To this end, it was partially successful as the Dey of Algiers freed around 3,000 slaves following the bombardment and signed a treaty against the slavery of Europeans. However, the cessation of slavery did not last long.Lord Exmouth in Queen Charlotte anchored approximately 80 yd (73 m) off the mole facing the Algerian guns.


However, a number of the other ships, notably Admiral Milne aboard HMS Impregnable anchored out of position, in the case of Milne's ship 400 yards from where it should have been. This error reduced the effectiveness of these ships and exposed them to fiercer Algerian fire.


Some of the other ships, including HMS Superb, sailed past Impregnable and anchored in positions closer to the plan. The unfortunate gap created by the misplaced HMS Impregnable was closed by the frigate HMS Granicus , HMS Superb and the sloop Heron.


In their earlier negotiations, both Exmouth and the Dey of Algiers had stated that they would not fire the first shot. The Dey's plan was to allow the fleet to anchor and then to sortie from the harbour and board the ships with large numbers of men in small boats. But, Algerian discipline was less effective and one Algerian gun fired a shot at 1515. Exmouth immediately began the bombardment.


The Algerian flotilla made an attempt to board but thirty-three of their boats were sunk. After an hour, the cannon on the mole were effectively silenced, and Exmouth turned his attention to the shipping in the harbour, including a number of naval vessels of frigate size or smaller, which were destroyed by 1930.

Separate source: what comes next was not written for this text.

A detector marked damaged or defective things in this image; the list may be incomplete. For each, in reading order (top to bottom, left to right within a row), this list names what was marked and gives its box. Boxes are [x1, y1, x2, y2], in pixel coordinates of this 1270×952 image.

Although the fleet also bombarded the city, there was comparatively little damage as the construction of the houses meant that cannon balls passed through the walls, leaving a neat hole without destroying them. The explosive mortar shells and rockets caused some destruction to domestic buildings, and the shipping in the harbour burned so fiercely that the warehouses nearby caught light and were burnt down.


At 2000, Milne asked that a sloop that had been fitted out as an explosion vessel, with 143 barrels of gunpowder aboard, be used against the "Lighthouse battery", which was mauling his ship. The vessel was exploded, but to little effect and against the wrong battery.

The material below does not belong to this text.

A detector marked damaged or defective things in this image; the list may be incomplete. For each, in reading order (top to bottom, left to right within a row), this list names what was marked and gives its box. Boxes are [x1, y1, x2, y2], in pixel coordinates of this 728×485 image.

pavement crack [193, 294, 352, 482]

Despite this, the Algerian batteries could not maintain fire and by 22:15, Exmouth gave the order for the fleet to weigh anchor and sail out of range, leaving HMS Minden to keep firing to suppress any further resistance.


By 01:30 the next morning, the fleet was anchored out of range. The wounded were treated, and the crew cleared the damage caused by the Algerian guns.


Casualties on the British side were 16 percent killed or wounded. As a comparison, the British casualties at the Battle of Trafalgar had been only 9 percent.


The allied squadron had fired over 50.000 round shot using 118 tons of gunpowder, and the bomb vessels had fired 960 explosive mortar shells.


The following day at noon, Exmouth sent the following letter to the Dey:


"Sir, for your atrocities at Bona on defenceless Christians, and your unbecoming disregard of the demands I made yesterday in the name of the Prince Regent of England, the fleet under my orders has given you a signal chastisement, by the total destruction of your navy, storehouse, and arsenal, with half your batteries. As England does not war for the destruction of cities, I am unwilling to visit your personal cruelties upon the unoffending inhabitants of the country, and I therefore offer you the same terms of peace which I conveyed to you yesterday in my Sovereign's name. Without the acceptance of these terms, you can have no peace with England."


He warned that if they were not accepted, then he would continue the action. The Dey accepted the terms, not realising that they were a bluff, as the fleet had already fired off almost all of its ammunition.


A treaty was signed on September 24, 1816. The Dey freed 1,083 Christian slaves and the British Consul and repaid the ransom money.


Over 3000 slaves in total were later freed.  After some time, Algiers and other Barbary states renewed their piracy and slavery, as they earned revenues from the ransoms for some European slaves and had a market for others.